Sinotruk-MAN's Transactions

The high growth of China's heavy truck industry in recent years has increased the relative importance of the Chinese market. The heavy truck market in China has achieved rapid development since 1999. The average annual sales growth rate in the past 10 years has been as high as 70%, which is unprecedented in the history of world heavy truck development. In 2008, the sales volume of heavy trucks in China reached a peak of 540,448 vehicles, which was 11.3 times that of 1999.

The economic crisis that engulfed the world in the second half of 2008 also hit China's heavy-duty truck industry.

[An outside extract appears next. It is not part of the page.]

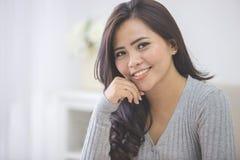 Студентка портрета азиатская дома близкий портрет вверх стоковые фотографии rf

However, compared with other major auto markets, China still stands out.

The year-on-year growth rate of heavy truck production in major automobile markets in 2008 (%)



Source: OICA

After experiencing a brief downturn in the second half of 2008 and the first half of 2009, driven by the government’s 4 trillion economic stimulus policies and new infrastructure investment, China’s heavy truck market is expected to return to high-speed growth.

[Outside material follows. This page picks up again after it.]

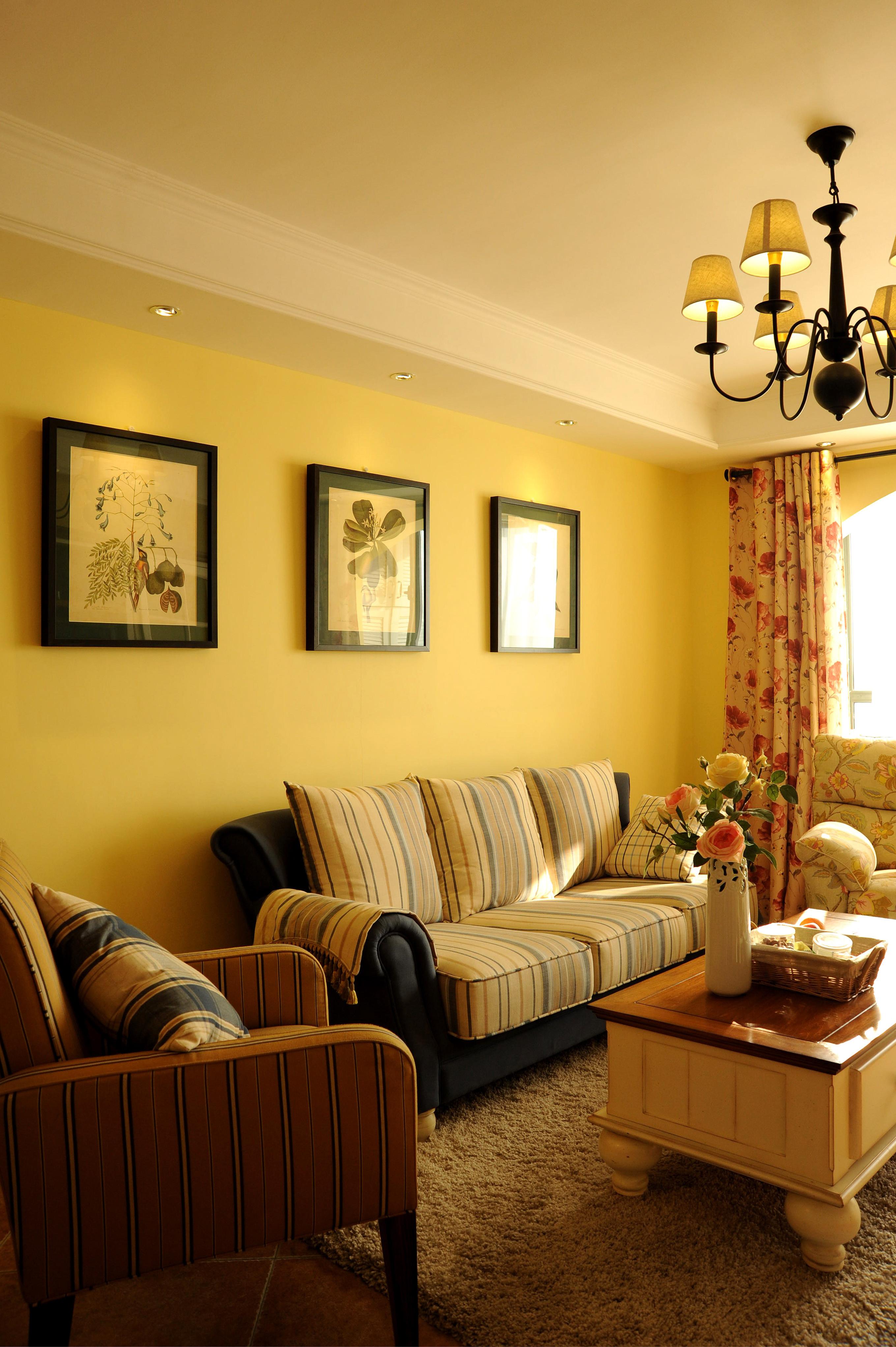 小户型简美之家沙发背景墙图片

The cooperation between MAN and China National Heavy Duty Truck Corporation reflects their mutual confidence and interest in the future growth of China's heavy truck market. MAN, which ranks second in the heavy truck industry in Europe and third in the world, has been slow to invest in the Chinese market, lagging behind major international competitors Daimler-Benz and Volvo. Both Daimler-Benz and Volvo have actually invested in establishing joint ventures with Chinese partners to invest in the Chinese market. Although MAN had a technology transfer agreement with Shaanxi Auto, Zhejiang Neoplan and others, it was the first time for direct investment.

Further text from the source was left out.